For Liz, British Ovations Abound
Riding a wave of adulation in the country of her birth, Dame Elizabeth Taylor on Wednesday was handed a lifetime achievement award by the British Film Institute.
Friends, including the singer George Michael, gave the newest thespian dame a standing ovation as she received the honor at a banquet for AIDS charities.
In her acceptance speech, the much-married 68-year-old star and AIDS campaigner said it had been "a long, slow uphill struggle" to alert people to the dangers of the disease and "build the strong, viable organizations that are needed to curtail this epidemic."
Previous recipients included Orson Welles.
The queen made Taylor a dame - the female equivalent of a knight - for her services to the entertainment industry and to charity.
The actress is credited with raising more than $120 million for AIDS research and two items of diamond jewelry from her personal collection were auctioned for AIDS charities at Wednesday's dinner.
The daughter of two art dealers from St. Louis, Mo., Taylor was born in London in 1932 but moved to Los Angeles with her family in 1939.

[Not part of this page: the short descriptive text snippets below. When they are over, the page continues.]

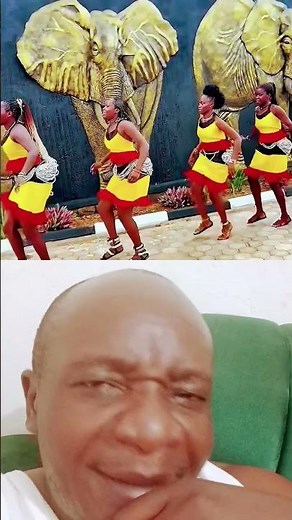 Lakalaka Dance From Northern Uganda 🇺🇬🔥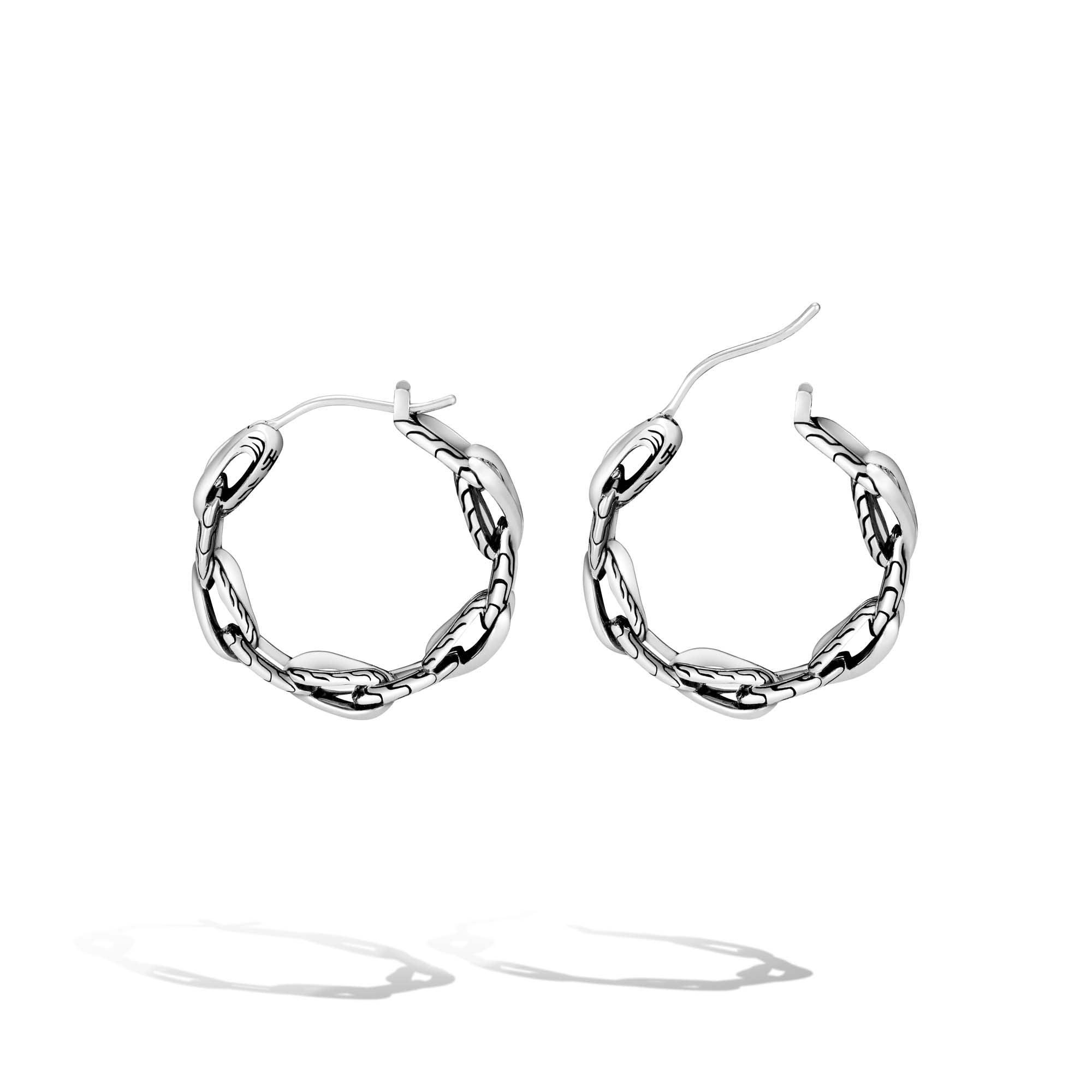 John Hardy Asli Small Hoop Earrings Smyth Jewelers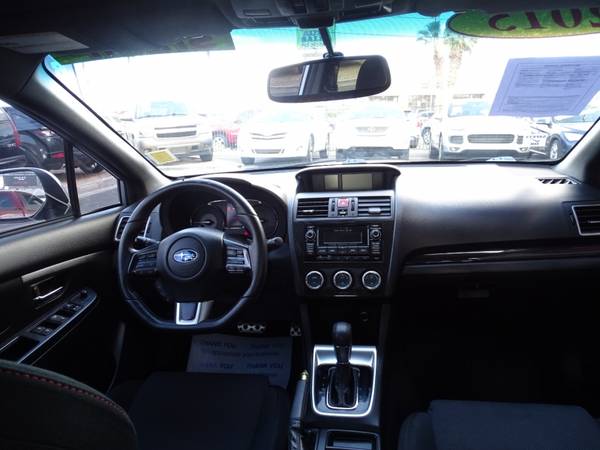 2015 Subaru WRX 4dr Sdn CVT Premium - cars & trucks - by dealer -... for sale in Las Vegas, NV – photo 19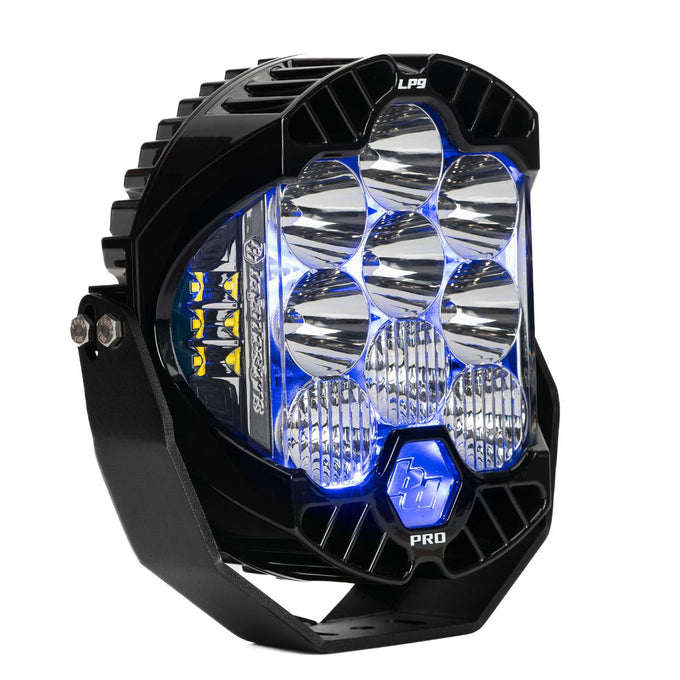 LP9 Pro LED Auxiliary Light Pod <br> Universal Fit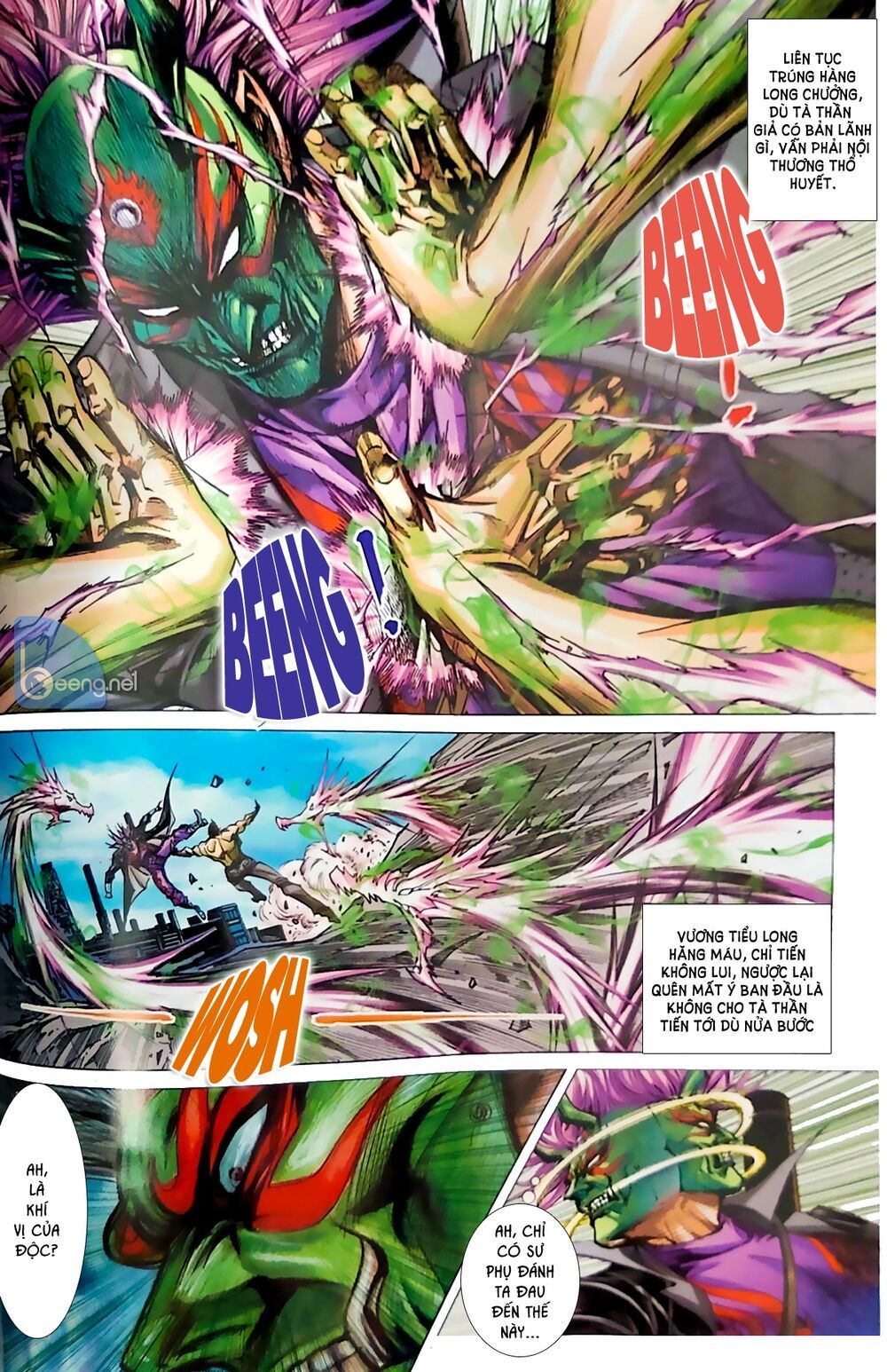 đọc truyện Tân Tác Long Hổ Môn Chương 1051.2 ảnh 3 tại Thiên Thai Truyện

She was nominated for Academy Awards for Raintree Country (1955); Cat on a Hot Tin Roof (1958) and Suddenly, Last Summer (1959), and won her first for Butterfield 8 in 1960. She won a second Oscar in 1966 for Who's Afraid of Virginia Woolf?
The British homage continues.
On Friday, a gala at London's Royal Albert Hall will celebrate Taylor's life. A National Portrait Gallery exhibition devoted to the actress continues through June 16.